◆ **Entries taken from a collection**
-=-=-
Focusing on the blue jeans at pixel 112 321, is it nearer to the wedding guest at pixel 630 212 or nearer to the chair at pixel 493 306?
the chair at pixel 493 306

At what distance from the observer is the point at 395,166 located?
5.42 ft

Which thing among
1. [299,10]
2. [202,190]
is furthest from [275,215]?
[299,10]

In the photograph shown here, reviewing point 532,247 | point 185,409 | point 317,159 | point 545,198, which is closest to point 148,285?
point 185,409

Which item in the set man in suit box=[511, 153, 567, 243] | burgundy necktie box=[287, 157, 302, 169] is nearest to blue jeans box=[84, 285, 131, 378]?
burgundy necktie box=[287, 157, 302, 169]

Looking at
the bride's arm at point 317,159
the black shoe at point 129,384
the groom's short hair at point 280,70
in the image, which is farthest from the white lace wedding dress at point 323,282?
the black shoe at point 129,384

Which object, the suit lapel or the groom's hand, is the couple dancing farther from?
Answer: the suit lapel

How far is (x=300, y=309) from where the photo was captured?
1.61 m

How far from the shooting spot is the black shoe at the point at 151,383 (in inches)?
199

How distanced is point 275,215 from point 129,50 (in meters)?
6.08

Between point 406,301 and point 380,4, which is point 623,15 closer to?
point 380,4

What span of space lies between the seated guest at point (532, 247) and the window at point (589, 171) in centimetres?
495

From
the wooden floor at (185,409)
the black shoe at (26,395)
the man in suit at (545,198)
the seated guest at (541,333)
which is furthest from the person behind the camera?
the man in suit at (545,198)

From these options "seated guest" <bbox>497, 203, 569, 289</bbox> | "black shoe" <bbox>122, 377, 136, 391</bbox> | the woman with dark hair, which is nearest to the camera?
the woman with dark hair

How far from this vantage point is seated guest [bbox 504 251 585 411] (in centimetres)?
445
-=-=-
◆ **YOUR GOAL**
Rewrite the stretch of records from the line containing "Between point 406,301" through the end of the records, swapping each "seated guest" for "sitting guest" and leaving everything else unchanged.

◆ **EXERCISE SOLUTION**
Between point 406,301 and point 380,4, which is point 623,15 closer to?
point 380,4

What span of space lies between the sitting guest at point (532, 247) and the window at point (589, 171) in centimetres?
495

From
the wooden floor at (185,409)
the black shoe at (26,395)
the man in suit at (545,198)
the sitting guest at (541,333)
which is furthest from the person behind the camera?
the man in suit at (545,198)

From these options "sitting guest" <bbox>497, 203, 569, 289</bbox> | "black shoe" <bbox>122, 377, 136, 391</bbox> | the woman with dark hair, which is nearest to the camera?
the woman with dark hair

How far from this vantage point is sitting guest [bbox 504 251 585 411] (in centimetres)?
445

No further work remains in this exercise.